- Before Covid-19 financial institutions saw a 10:1 ratio of bot-based malicious to legitimate login attempts, according to Aite Group’s Fraud & AML practice. Malicious login attempts are setting new records every month.
- Between 2018 and 2019, there was an 84% increase in the number of breached data reports, reaching 15.1B accounts last year.
- Fraud operations funded by organized crime run much like legitimate businesses, complete with ongoing recruiting campaigns for AI, bot and machine learning expertise and office locations focused on developing breach strategies.
- As of June 2020, login credentials for online banking averaged about $35 on the dark web while payment card details averaged between $12 and $20 apiece, according to analysis again by Help Net Security.
Interested in understanding how AI and machine learning are being used to prevent bot-based fraud attempts, I attended a few recent webinars with Kount’s 3 Key Elements Needed For Successful Bot Detection being one of the most insightful. Trace Fooshee, Senior Analyst at Aite Group and Sven Hindman, Product Manager at Kount, have decades of expertise in this area. The webinar provided an opportunity to see what’s new in using AI and machine learning to prevent fraud. The following key insights from the webinar reflect how advanced bot-based fraud is and the three steps needed to detect better and thwart fraud-based bot attacks:
- Fraud rings have grown in complexity and scale and resemble enterprises today, complete with their financial crime value chain. Trace Fooshee, Senior Analyst at Aite Group, created a financial crime value chain framework that explains the enterprise-level scale bot-based fraud strategies in use today. Fraud rings rely on bad bots to accomplish the goals of every phase of the value chain, starting with mining raw materials or card, credential, password and personal data. Each phase of the value chain is powered by the data bad bots capture every day.
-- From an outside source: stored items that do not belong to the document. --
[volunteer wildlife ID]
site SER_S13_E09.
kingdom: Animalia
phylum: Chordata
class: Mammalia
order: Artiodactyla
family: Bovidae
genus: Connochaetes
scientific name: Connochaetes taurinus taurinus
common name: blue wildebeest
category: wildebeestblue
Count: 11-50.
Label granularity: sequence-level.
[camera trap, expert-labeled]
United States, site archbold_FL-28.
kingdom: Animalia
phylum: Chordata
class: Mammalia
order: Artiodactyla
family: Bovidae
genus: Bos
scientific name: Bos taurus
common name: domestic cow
- The bot landscape is changing fast as fraudsters look to capitalize on the confusion, fear and uncertainty surrounding Covid-19 and its immediately accelerating e-commerce. Covid-19 quickly became the catalyst that e-commerce and digital transformation initiatives needed to prove they could scale. It also led to a massive increase in bot attacks. The following graphic explains the ratio of malicious login attempts to legitimate ones using a curve that progresses to the left. Trace Fooshee, Senior Analyst at Aite Group, says the figure below was the baseline before Covid-19; now, it’s exponentially greater in terms of malicious login attempts.
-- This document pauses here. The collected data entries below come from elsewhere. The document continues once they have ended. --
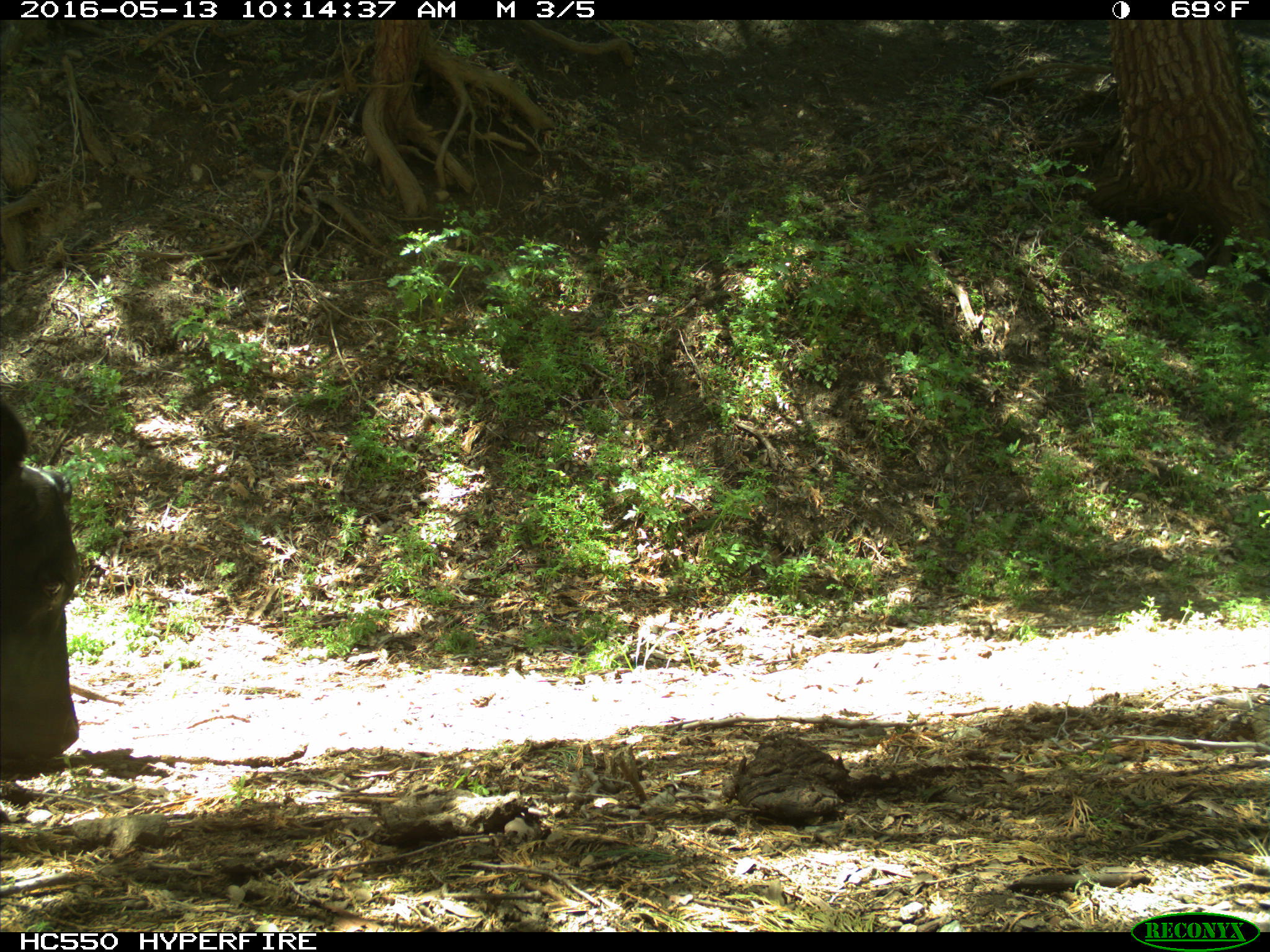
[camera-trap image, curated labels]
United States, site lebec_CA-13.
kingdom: Animalia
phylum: Chordata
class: Mammalia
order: Artiodactyla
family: Bovidae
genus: Bos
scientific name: Bos taurus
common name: domestic cow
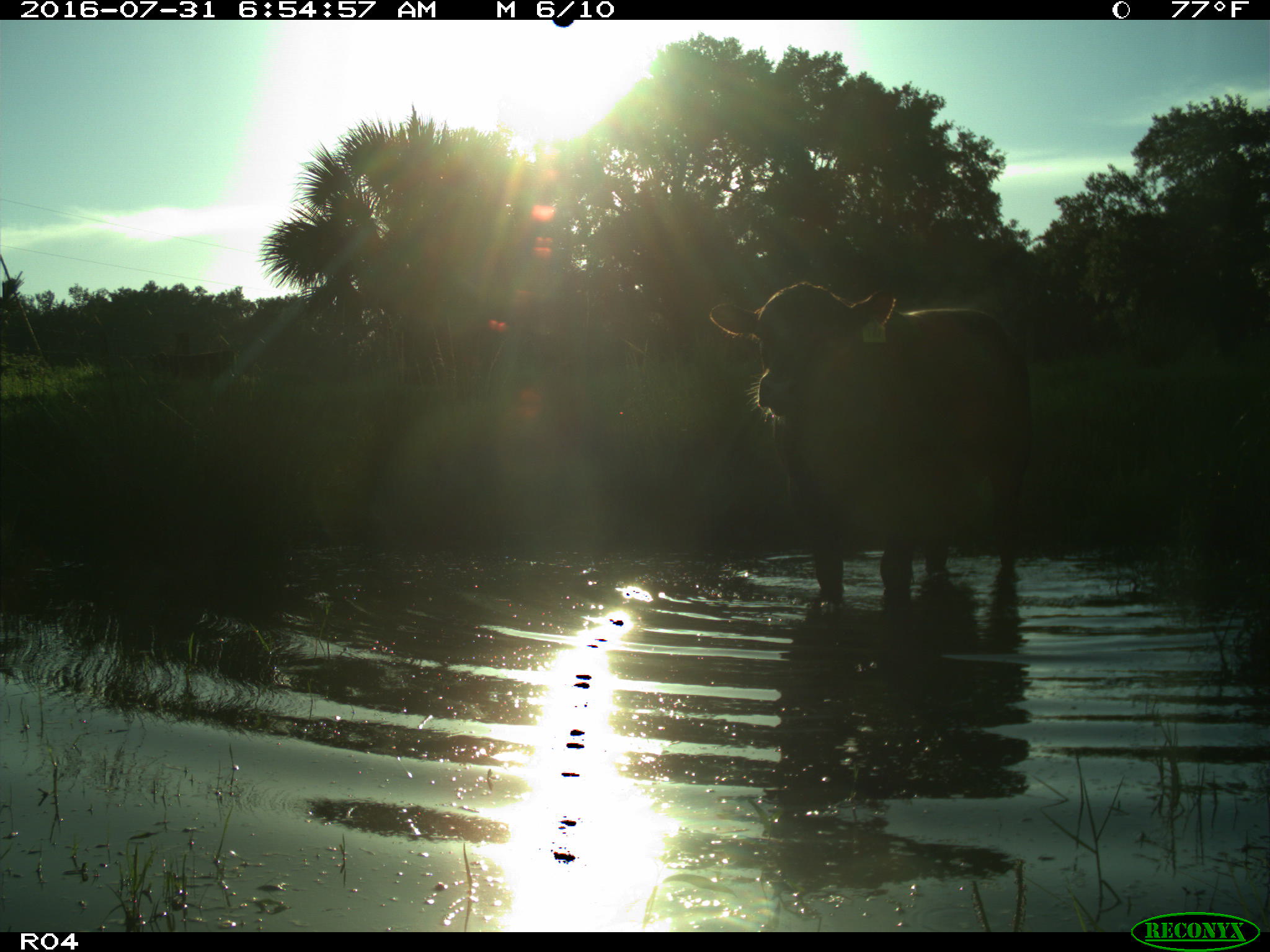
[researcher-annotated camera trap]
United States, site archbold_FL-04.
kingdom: Animalia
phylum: Chordata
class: Mammalia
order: Artiodactyla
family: Bovidae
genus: Bos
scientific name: Bos taurus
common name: domestic cow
Bos taurus (domestic cow).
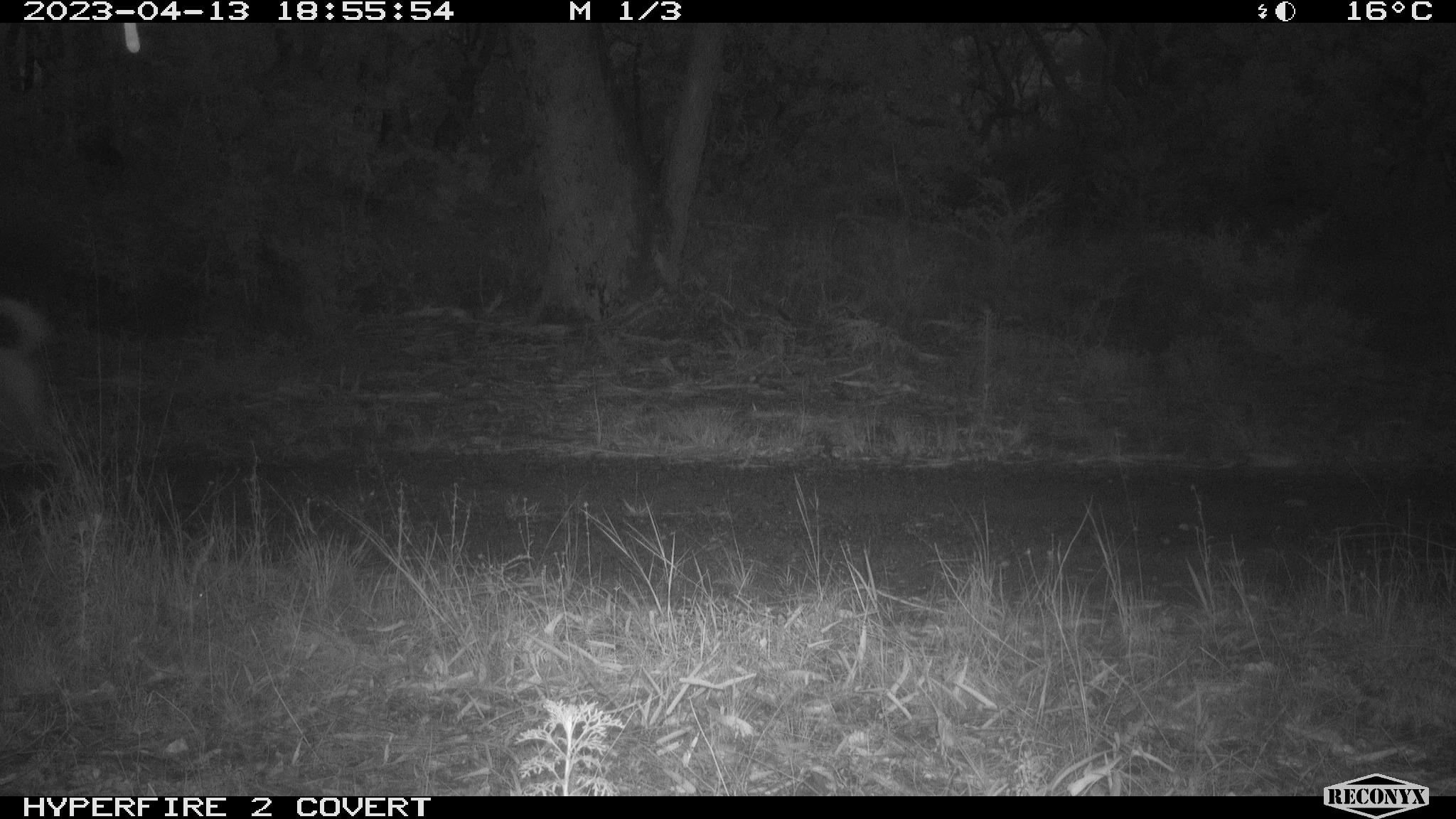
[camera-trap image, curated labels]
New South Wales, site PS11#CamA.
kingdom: Animalia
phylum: Chordata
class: Mammalia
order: Carnivora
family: Canidae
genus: Canis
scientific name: Canis familiaris dingo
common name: dingo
- The three steps to better bot detection using AI and machine learning include analyzing all available data in the Identity Trust Global Network, using AI and machine learning to detect suspicious bad bot activity and responding to the threat in real-time. Kount’s approach to using AI and machine learning is predicated on having supervised and unsupervised machine learning algorithms iteratively “learn” fraud patterns over time. Kount relies on its Identity Trust Global Network to calculate Identity Trust Levels in milliseconds, reducing friction, blocking fraud and delivering improved user experiences. The Identity Trust Global Network includes more than a decade of trust and fraud signals built across industries, geographies and 32B annual interactions, combined with expertise in AI and machine learning to turn trust into a sales and customer experience multiplier. The following is the first of three steps in using machine learning to achieve better bot detection:
- Combining the innate strengths of unsupervised and supervised machine learning to provide a Transaction Safety Rating is the second step in using machine learning to thwart bot-based fraud. Reducing the uncertainty of a given transaction in milliseconds take machine-learning-based insights from supervised and unsupervised algorithms that provide instinctual and experiential-based data. The combination of each based on the Identity Trust Global Network helps contribute to a more frictionless buying experience, fewer false-positives and greater customer loyalty over time because business becomes easier to buy from. The following graphic illustrates how Transaction Safety Ratings are created:
- The third step uses the outcome of AI and machine learning to define the most appropriate response based on trust levels customized for a specific business and its requirements. Of the many AI and machine learning-based companies focused on fighting fraud, Kount’s approach of defining an adaptive trust level configurable by individual policies is unique. Knowing adaptive trust levels is especially helpful for tailoring selling strategies seasonally while still focusing on thwarting advanced bot fraud attempts.